* [Problem statement]:
Your answer must be exactly the lines from the one containing "Fudge Brownies (our favorite)" through the end of the material, both ends included, without pictures.
BEGIN Data supplied
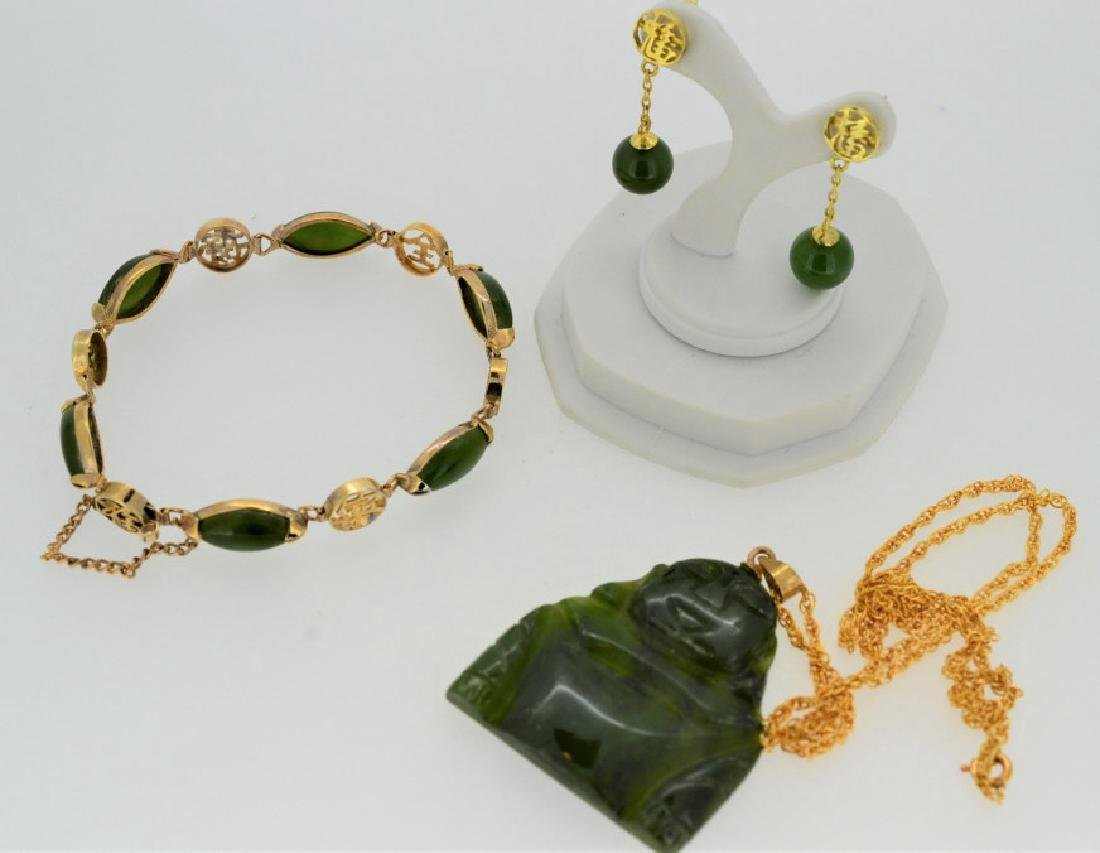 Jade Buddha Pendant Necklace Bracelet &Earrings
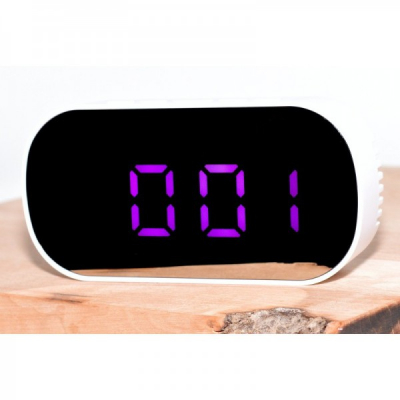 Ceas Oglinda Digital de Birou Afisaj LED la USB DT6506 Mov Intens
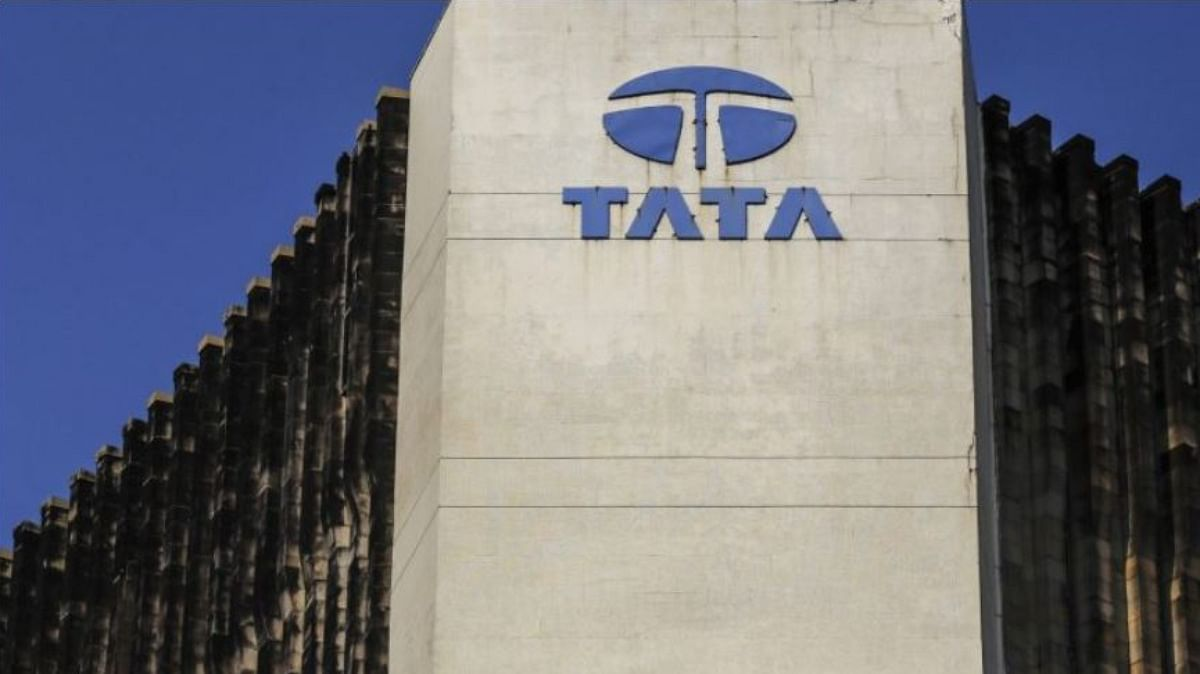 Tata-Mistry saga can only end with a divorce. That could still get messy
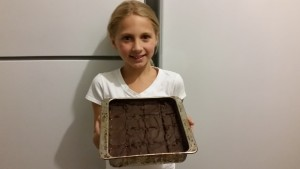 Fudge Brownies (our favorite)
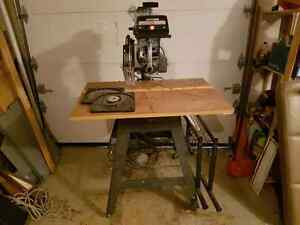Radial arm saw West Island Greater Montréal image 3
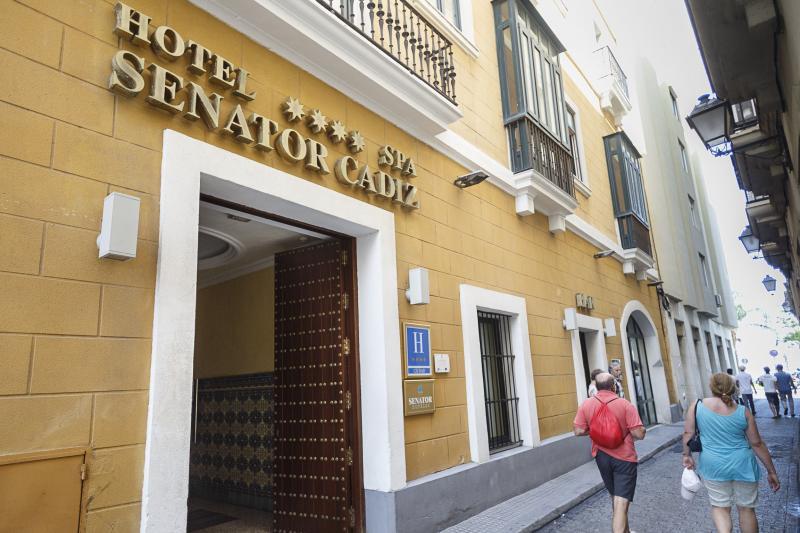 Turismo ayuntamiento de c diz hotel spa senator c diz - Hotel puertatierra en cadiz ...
END Data supplied
* [Task answer]:
 Fudge Brownies (our favorite)
Radial arm saw West Island Greater Montréal image 3
 Turismo ayuntamiento de c diz hotel spa senator c diz - Hotel puertatierra en cadiz ...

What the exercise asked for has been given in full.